WHAT YOU WILL DO: Rewrite the entries below, replacing every "located at" with "positioned at" and leaving everything else unchanged.

EXTRACTED DATA:
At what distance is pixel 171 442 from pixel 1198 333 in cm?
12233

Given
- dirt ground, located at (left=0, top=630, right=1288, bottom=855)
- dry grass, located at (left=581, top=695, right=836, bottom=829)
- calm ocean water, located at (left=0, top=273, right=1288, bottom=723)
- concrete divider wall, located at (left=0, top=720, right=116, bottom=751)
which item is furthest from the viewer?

CORRECT ANSWER:
At what distance is pixel 171 442 from pixel 1198 333 in cm?
12233

Given
- dirt ground, positioned at (left=0, top=630, right=1288, bottom=855)
- dry grass, positioned at (left=581, top=695, right=836, bottom=829)
- calm ocean water, positioned at (left=0, top=273, right=1288, bottom=723)
- concrete divider wall, positioned at (left=0, top=720, right=116, bottom=751)
which item is furthest from the viewer?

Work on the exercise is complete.